• [Document text]:
-------------------------
The proposed rule change would provide that if, during a customer arbitration, a named associated person requests expungement or a party files an on-behalf-of request and the customer arbitration closes other than by award or by award without a hearing, the panel from the customer arbitration would not be permitted to decide the expungement request.  Instead, the associated person would be required to seek expungement by filing a request to expunge the same customer dispute information as a straight-in request under proposed Rule 13805. … FINRA believes this is the right approach because the panel selected by the parties in the customer arbitration has not heard the full merits of the case and, therefore, may not bring to bear any special insights in determining whether to recommend expungement.

So, while PIABA may not like it, there are going to be many more “straight-in” expungement requests filed.  And many more expungement requests granted.  And mark my words – when that happens, PIABA will publish another “study” claiming that the system is still broken.
-------------------------
• [Record list]:
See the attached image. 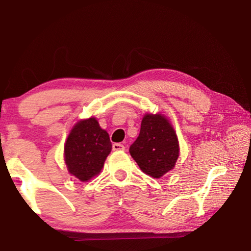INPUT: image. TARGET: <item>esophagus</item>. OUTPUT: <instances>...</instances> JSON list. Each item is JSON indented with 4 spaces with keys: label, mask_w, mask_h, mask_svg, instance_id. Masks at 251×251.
<instances>
[{
    "label": "esophagus",
    "mask_w": 251,
    "mask_h": 251,
    "mask_svg": "<svg viewBox=\"0 0 251 251\" xmlns=\"http://www.w3.org/2000/svg\"><path fill=\"white\" fill-rule=\"evenodd\" d=\"M125 147L123 144H120V143H115L113 144V151H124Z\"/></svg>",
    "instance_id": "34e87169"
}]
</instances>
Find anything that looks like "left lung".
<instances>
[{"label":"left lung","mask_w":251,"mask_h":251,"mask_svg":"<svg viewBox=\"0 0 251 251\" xmlns=\"http://www.w3.org/2000/svg\"><path fill=\"white\" fill-rule=\"evenodd\" d=\"M129 152L139 168L152 178L174 169L179 157V142L168 118L159 113H146Z\"/></svg>","instance_id":"1"}]
</instances>
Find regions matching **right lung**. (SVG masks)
Listing matches in <instances>:
<instances>
[{"label":"right lung","mask_w":251,"mask_h":251,"mask_svg":"<svg viewBox=\"0 0 251 251\" xmlns=\"http://www.w3.org/2000/svg\"><path fill=\"white\" fill-rule=\"evenodd\" d=\"M112 143L107 131L95 117L79 120L72 127L64 145L67 171L80 181H88L100 173Z\"/></svg>","instance_id":"right-lung-1"}]
</instances>
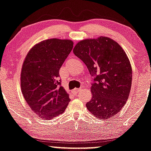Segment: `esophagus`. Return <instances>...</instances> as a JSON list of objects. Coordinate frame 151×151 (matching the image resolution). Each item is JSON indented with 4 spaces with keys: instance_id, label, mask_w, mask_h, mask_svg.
<instances>
[{
    "instance_id": "obj_1",
    "label": "esophagus",
    "mask_w": 151,
    "mask_h": 151,
    "mask_svg": "<svg viewBox=\"0 0 151 151\" xmlns=\"http://www.w3.org/2000/svg\"><path fill=\"white\" fill-rule=\"evenodd\" d=\"M81 88H75V89H74L73 90V93L74 94H75V95H77V93H79V92L80 91H81Z\"/></svg>"
}]
</instances>
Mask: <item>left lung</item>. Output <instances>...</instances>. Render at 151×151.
Masks as SVG:
<instances>
[{
  "label": "left lung",
  "mask_w": 151,
  "mask_h": 151,
  "mask_svg": "<svg viewBox=\"0 0 151 151\" xmlns=\"http://www.w3.org/2000/svg\"><path fill=\"white\" fill-rule=\"evenodd\" d=\"M73 52L86 65L93 77L92 99L88 110L108 119L125 105L132 86V67L123 48L112 39L100 37L80 41Z\"/></svg>",
  "instance_id": "left-lung-1"
}]
</instances>
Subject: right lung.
<instances>
[{
	"label": "right lung",
	"mask_w": 151,
	"mask_h": 151,
	"mask_svg": "<svg viewBox=\"0 0 151 151\" xmlns=\"http://www.w3.org/2000/svg\"><path fill=\"white\" fill-rule=\"evenodd\" d=\"M72 48L70 40L49 39L34 46L25 58L21 74L22 94L30 109L43 119L63 113L70 101L60 86L59 70Z\"/></svg>",
	"instance_id": "1"
}]
</instances>
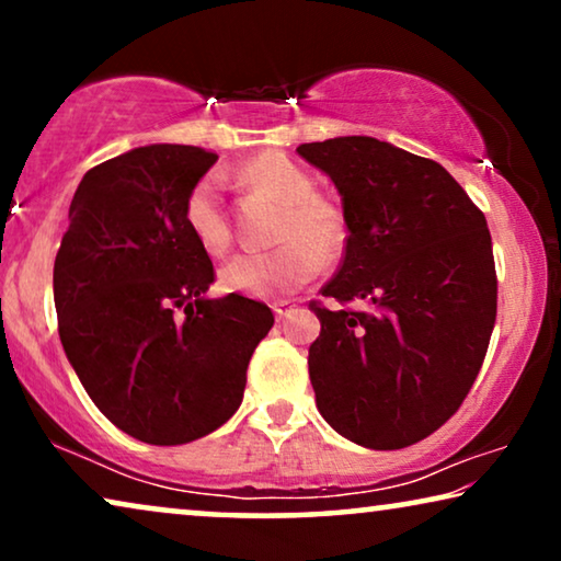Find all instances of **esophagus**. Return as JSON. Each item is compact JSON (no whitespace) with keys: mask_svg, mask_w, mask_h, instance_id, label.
<instances>
[{"mask_svg":"<svg viewBox=\"0 0 561 561\" xmlns=\"http://www.w3.org/2000/svg\"><path fill=\"white\" fill-rule=\"evenodd\" d=\"M273 311H275V319L283 321V319H288L296 309L288 301H278V304H273Z\"/></svg>","mask_w":561,"mask_h":561,"instance_id":"34e87169","label":"esophagus"}]
</instances>
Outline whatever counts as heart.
<instances>
[{
	"instance_id": "obj_1",
	"label": "heart",
	"mask_w": 561,
	"mask_h": 561,
	"mask_svg": "<svg viewBox=\"0 0 561 561\" xmlns=\"http://www.w3.org/2000/svg\"><path fill=\"white\" fill-rule=\"evenodd\" d=\"M240 181L283 206L271 252H240L221 267L219 283L229 294L280 298L294 294L321 271V255L334 257L347 240L342 211L317 196L311 173L283 152H263L240 168ZM183 219L211 255H221L232 242L225 194L217 175L198 179L183 202Z\"/></svg>"
}]
</instances>
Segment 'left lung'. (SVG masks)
<instances>
[{
  "mask_svg": "<svg viewBox=\"0 0 561 561\" xmlns=\"http://www.w3.org/2000/svg\"><path fill=\"white\" fill-rule=\"evenodd\" d=\"M296 152L334 181L350 229L321 296L367 304H309L317 409L359 447H411L455 416L485 359L497 311L485 214L439 163L375 137Z\"/></svg>",
  "mask_w": 561,
  "mask_h": 561,
  "instance_id": "8db88e82",
  "label": "left lung"
}]
</instances>
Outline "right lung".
<instances>
[{"label": "right lung", "instance_id": "1", "mask_svg": "<svg viewBox=\"0 0 561 561\" xmlns=\"http://www.w3.org/2000/svg\"><path fill=\"white\" fill-rule=\"evenodd\" d=\"M214 163L194 145H145L91 168L53 265L60 344L81 386L114 426L158 447L232 419L275 321L252 298L204 296L214 265L183 202Z\"/></svg>", "mask_w": 561, "mask_h": 561}]
</instances>
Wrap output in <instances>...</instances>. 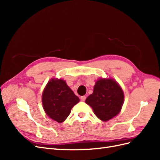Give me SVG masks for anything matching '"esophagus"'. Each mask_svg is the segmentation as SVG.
<instances>
[{
	"label": "esophagus",
	"instance_id": "1",
	"mask_svg": "<svg viewBox=\"0 0 160 160\" xmlns=\"http://www.w3.org/2000/svg\"><path fill=\"white\" fill-rule=\"evenodd\" d=\"M80 99H81V101H84L86 99V97H85V95H83V96H81V98H80Z\"/></svg>",
	"mask_w": 160,
	"mask_h": 160
}]
</instances>
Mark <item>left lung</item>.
I'll use <instances>...</instances> for the list:
<instances>
[{
  "label": "left lung",
  "mask_w": 160,
  "mask_h": 160,
  "mask_svg": "<svg viewBox=\"0 0 160 160\" xmlns=\"http://www.w3.org/2000/svg\"><path fill=\"white\" fill-rule=\"evenodd\" d=\"M123 99V92L115 81L102 79L96 82L93 93L85 103L93 108L97 117L106 122L120 112Z\"/></svg>",
  "instance_id": "obj_1"
}]
</instances>
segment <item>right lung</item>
I'll use <instances>...</instances> for the list:
<instances>
[{
  "label": "right lung",
  "mask_w": 160,
  "mask_h": 160,
  "mask_svg": "<svg viewBox=\"0 0 160 160\" xmlns=\"http://www.w3.org/2000/svg\"><path fill=\"white\" fill-rule=\"evenodd\" d=\"M79 101L65 81L52 79L43 91V108L50 118L58 123L63 122L71 113L72 108Z\"/></svg>",
  "instance_id": "obj_1"
}]
</instances>
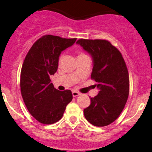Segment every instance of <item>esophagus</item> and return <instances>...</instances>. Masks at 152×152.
-------------------------
• [Actions to take]:
A. In the expungement text, under which proposed rule would an associated person file a straight-in request?
B. Find each line of the listing that includes the string "Outline", matching its case, and copy those lines.
The expungement text and the listing have nothing to do with each other.

• [Answers to the exercises]:
A. Proposed Rule 13805.

B.
Outline whatever counts as heart.
Outline "right lung".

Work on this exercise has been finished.